The “cpuid” function of the x86 returns a large and confusing wealth of detail on the machine, and it is a heavy job to pick through all these flags and values. I propose, therefore, to write an assembler routine to summarize this into a few bytes of data more suitable for choosing between routines and strategies in meataxe64. The main properties of an (x86-64) machine are given by a single byte, which I call the class. The values I propose are as follows, where each class implies all the previous ones also.
‘a’ – All machines, including those where LAHF and CMPXCH16 don’t work. I do not know whether even linux or the output of gcc would run on these!
‘b’ – LAHF and CMPXCHG16 have been fixed and SSE3 is available.
‘c’ – SSSE3 (the rest of SSE-3) is available.
‘d’ – SSE4.1 is available. This is critical for primes 17-61, which ideally work in 10-bit fields but this needs PMULDQ. Otherwise these primes must work in 16-bit fields, making them about 50% slower.
‘e’ – SSE4.2 is available. These include the byte-string processing which looks useful, though I haven’t used it yet.
‘f’ – CLMUL is available. This allows the “large fields of characteristic 2” stuff, speeding them up by a factor over 1,000.
‘g’ – AVX. This allows 256-bit working, but for floating point only, which is not much use in meataxe64. Nevertheless the VEX prefix clears the top half (allowing better mixing of SSE and AVX) and gives 3-operand instructions, which are of some minor use.
‘h’ – BMI1. A few useful bit-manipulation instructions.
‘i’ – BMI2. Some more bit-manipulation instructions, including PEXT/PDEP which look useful, though again I haven’t used them (yet).
‘j’ – AVX-2. This allows the use of 256-bit registers for integral work.
To the user, the main question is whether the machine is class ‘j’ (Haswell, Broadwell, Skylake, Ryzen) or not, affecting the speed by about a factor of two in most cases.
To the programmer, this allows fingertip control over each routine separately, so that the large fields in characteristic 2 test class >= ‘f’ and the 10-bit working tests class >= ‘d’, avoiding the previous ludicrous situation where 10-bit working was not allowed because CLMUL was not implemented.
No doubt further classes will be added later – AVX-512F is looming large on the horizon now.
After this change, an old machine can only use meataxe64 if it can at least assemble the new instructions.
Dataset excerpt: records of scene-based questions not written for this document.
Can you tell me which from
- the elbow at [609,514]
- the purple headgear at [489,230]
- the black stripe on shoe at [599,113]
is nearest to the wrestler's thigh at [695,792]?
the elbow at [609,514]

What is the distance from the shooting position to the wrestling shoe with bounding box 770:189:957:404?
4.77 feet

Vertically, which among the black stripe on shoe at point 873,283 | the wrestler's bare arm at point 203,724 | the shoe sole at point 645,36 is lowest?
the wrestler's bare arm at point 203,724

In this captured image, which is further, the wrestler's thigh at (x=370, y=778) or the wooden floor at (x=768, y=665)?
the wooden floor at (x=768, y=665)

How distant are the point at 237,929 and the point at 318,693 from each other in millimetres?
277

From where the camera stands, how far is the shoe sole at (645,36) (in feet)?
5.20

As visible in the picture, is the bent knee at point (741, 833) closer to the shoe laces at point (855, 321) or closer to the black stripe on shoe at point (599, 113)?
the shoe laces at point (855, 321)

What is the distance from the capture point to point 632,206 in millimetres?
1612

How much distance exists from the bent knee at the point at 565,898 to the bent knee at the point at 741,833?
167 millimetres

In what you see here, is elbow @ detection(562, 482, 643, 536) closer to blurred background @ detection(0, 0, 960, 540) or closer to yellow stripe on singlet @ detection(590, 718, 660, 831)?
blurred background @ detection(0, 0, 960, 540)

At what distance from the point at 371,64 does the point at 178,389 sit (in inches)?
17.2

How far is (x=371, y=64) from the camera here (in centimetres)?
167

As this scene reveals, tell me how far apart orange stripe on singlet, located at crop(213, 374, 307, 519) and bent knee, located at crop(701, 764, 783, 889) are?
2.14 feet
I suspect this will also need to be addressed in the fullness of time.
One effect of this is that it is now worthwhile to implement the AS-stuff 16-bits, which will speed up 5-13 and 67-181 by a few percent and also allow 17-61 to work on classes ‘a’-‘c’ – neither of great importance, but it has been irritating me for a while.
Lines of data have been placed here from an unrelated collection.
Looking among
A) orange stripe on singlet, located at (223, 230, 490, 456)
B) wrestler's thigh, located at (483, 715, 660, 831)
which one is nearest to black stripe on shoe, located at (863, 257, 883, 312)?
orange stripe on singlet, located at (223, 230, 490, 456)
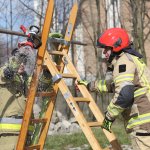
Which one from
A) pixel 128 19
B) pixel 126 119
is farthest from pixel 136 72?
pixel 128 19

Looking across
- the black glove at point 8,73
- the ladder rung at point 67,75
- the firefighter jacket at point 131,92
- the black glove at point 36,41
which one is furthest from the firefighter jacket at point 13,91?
the firefighter jacket at point 131,92

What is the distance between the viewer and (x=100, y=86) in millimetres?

My first target is to get it all working on class ‘a’ – not that I have a class ‘a’ machine to test it on! A glance at the top 500 supercomputers suggests that it is classes ‘i’ and ‘j’ that are actually important at the moment, so these will get particular attention.
If anyone wants it for other purposes, the “mactype” routine will be available for all to use, as I suspect the issues discussed here crop up elsewhere. Not that I’ve actually written it yet – I’ll post again when all this works. Unless unexpected snags arise, this shouldn’t take more than a few days.
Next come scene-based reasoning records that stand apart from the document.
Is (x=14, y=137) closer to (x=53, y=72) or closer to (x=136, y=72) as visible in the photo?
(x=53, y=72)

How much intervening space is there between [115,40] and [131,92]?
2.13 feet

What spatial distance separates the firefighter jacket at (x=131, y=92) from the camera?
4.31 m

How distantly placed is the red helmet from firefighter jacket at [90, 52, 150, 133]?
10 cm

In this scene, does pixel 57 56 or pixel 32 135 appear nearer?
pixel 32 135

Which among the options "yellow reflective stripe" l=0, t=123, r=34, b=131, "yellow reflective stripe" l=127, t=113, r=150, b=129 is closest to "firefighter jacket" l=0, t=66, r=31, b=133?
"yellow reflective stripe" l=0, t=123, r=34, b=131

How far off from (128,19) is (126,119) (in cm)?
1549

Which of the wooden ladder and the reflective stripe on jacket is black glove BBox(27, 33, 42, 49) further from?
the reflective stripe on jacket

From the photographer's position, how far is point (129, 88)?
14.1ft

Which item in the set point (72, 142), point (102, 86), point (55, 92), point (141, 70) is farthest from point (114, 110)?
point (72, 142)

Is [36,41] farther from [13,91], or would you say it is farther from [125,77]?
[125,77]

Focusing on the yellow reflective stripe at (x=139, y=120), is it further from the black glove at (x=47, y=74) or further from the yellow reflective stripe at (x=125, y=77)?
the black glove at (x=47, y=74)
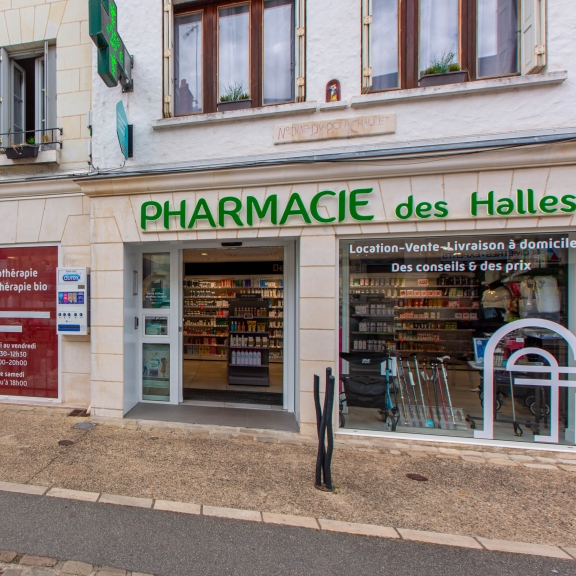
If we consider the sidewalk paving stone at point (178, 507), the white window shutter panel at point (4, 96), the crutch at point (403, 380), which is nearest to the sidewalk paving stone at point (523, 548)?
the crutch at point (403, 380)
In return, if anyone has computers I can use for testing (probably in December) I’d appreciate a logon for a day or so. One urgent need is for an Intel i9 with AVX-512, so I can start work on those routines. The other need is at the other end. I have no access to a VIA 2000 nor a VIA 3000, nor the older Intel and AMD machines from 2003-2010 (core-2, Athlon, Merom, Nehalem, Westmere etc.) and I’d like to run the regression tests, and probably some performance tests as well, to check that I’ve got things right (and to fix them if I haven’t).